TO DO
Find the line with "Chicken Farm Concept" in the records below, then please transcribe it and every later line exactly, omitting the pictures and adding nothing.

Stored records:
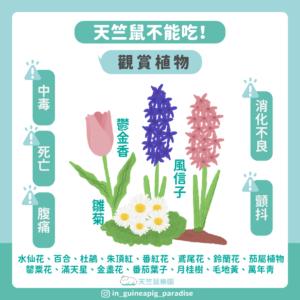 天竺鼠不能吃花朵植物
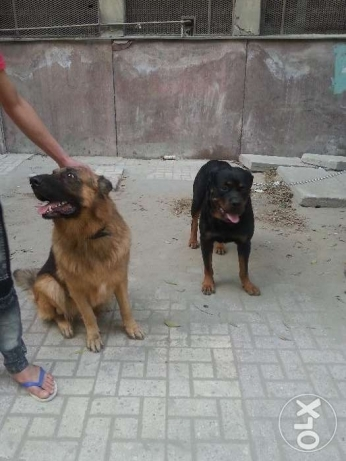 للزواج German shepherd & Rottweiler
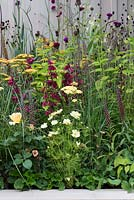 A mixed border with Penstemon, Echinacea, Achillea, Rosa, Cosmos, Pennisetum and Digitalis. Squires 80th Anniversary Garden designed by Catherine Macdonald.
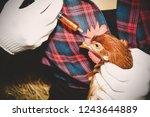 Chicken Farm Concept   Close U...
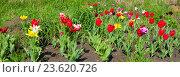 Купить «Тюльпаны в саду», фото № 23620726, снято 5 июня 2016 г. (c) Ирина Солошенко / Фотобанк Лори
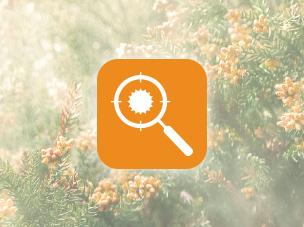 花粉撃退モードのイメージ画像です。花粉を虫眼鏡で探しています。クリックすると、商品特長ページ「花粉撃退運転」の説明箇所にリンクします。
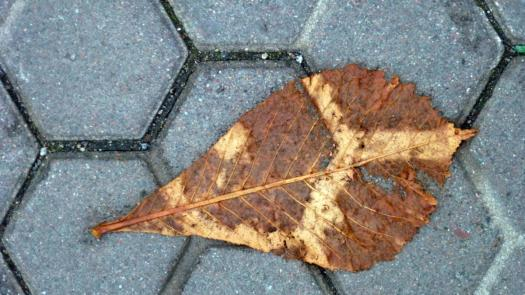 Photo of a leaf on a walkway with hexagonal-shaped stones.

EXERCISE RESPONSE
 Chicken Farm Concept   Close U...
 Купить «Тюльпаны в саду», фото № 23620726, снято 5 июня 2016 г. (c) Ирина Солошенко / Фотобанк Лори
 花粉撃退モードのイメージ画像です。花粉を虫眼鏡で探しています。クリックすると、商品特長ページ「花粉撃退運転」の説明箇所にリンクします。
 Photo of a leaf on a walkway with hexagonal-shaped stones.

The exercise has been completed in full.